The above confirms that our K-Means model predicted equal number of target to features

In [None]:
#What are the centers of 3 clusters we formed ? 
centers = cluster.cluster_centers_
centers


## Plots 

Let us first create some utility functions which will help us in plotting graphs:

In [None]:
# Function that creates a DataFrame with a column for cluster group

def pd_centers(features, centers):
    colNames = list(features)
    colNames.append('Prediction')

# Zip with a column called 'prediction' (index)
    Z = [np.append(A, index) for index, A in enumerate(centers)]

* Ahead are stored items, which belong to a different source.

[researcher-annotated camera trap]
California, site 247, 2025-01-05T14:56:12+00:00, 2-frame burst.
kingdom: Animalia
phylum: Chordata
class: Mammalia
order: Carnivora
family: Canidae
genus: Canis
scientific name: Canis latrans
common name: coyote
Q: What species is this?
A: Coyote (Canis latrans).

    # Convert to pandas data frame for plotting
    P = pd.DataFrame(Z,columns=colNames)
    P['Prediction'] = P['Prediction'].astype(int)
    return P

In [None]:
P = pd_centers(features, centers)
P

In [None]:
fig = P[P.Prediction== 0].plot.scatter(x='PetalLengthCm',y='PetalWidthCm',color='orange', label='Setosa')
P[P.Prediction== 1].plot.scatter(x='PetalLengthCm',y='PetalWidthCm',color='blue', label='versicolor',ax=fig)
P[P.Prediction== 2].plot.scatter(x='PetalLengthCm',y='PetalWidthCm',color='green', label='virginica', ax=fig)
fig.set_xlabel("Petal Length")
fig.set_ylabel("Petal Width")
fig.set_title(" Petal Length VS Petal Width")
fig=plt.gcf()
fig.set_size_inches(10,6)
plt.show()

### We will now create a new merged data of our initial collected samples and our model's prediction and see if the clusters fit.

### Observations:

Using Petals over Sepal for training the data gave a much better accuracy.
This was expected as we noticed earlier that petal features were more adequate for the analysis.Thus we have just implemented some of the common Machine Learning. 


### Did I hear you ask. How do we make sense of all of these and can these be useful to a non data scientist?

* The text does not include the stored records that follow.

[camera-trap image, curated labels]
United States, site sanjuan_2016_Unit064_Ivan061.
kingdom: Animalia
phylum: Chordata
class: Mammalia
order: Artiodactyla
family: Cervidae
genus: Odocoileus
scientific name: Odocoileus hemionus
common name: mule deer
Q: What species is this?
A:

#### Good Question! The Answer.

Assuming you are a botanist who goes out into the field to collect flower sample. This is where we can help reduce your work  load.

The final part of this process will be to build a web application where you can just insert the input data and voila you are told what species of sample you are trying to decipher. This is how Amazon recommends list of books you may like given that you have clicked a particular book which belongs to a certain category in their database.

I am currently working on developing a web application this data analysis.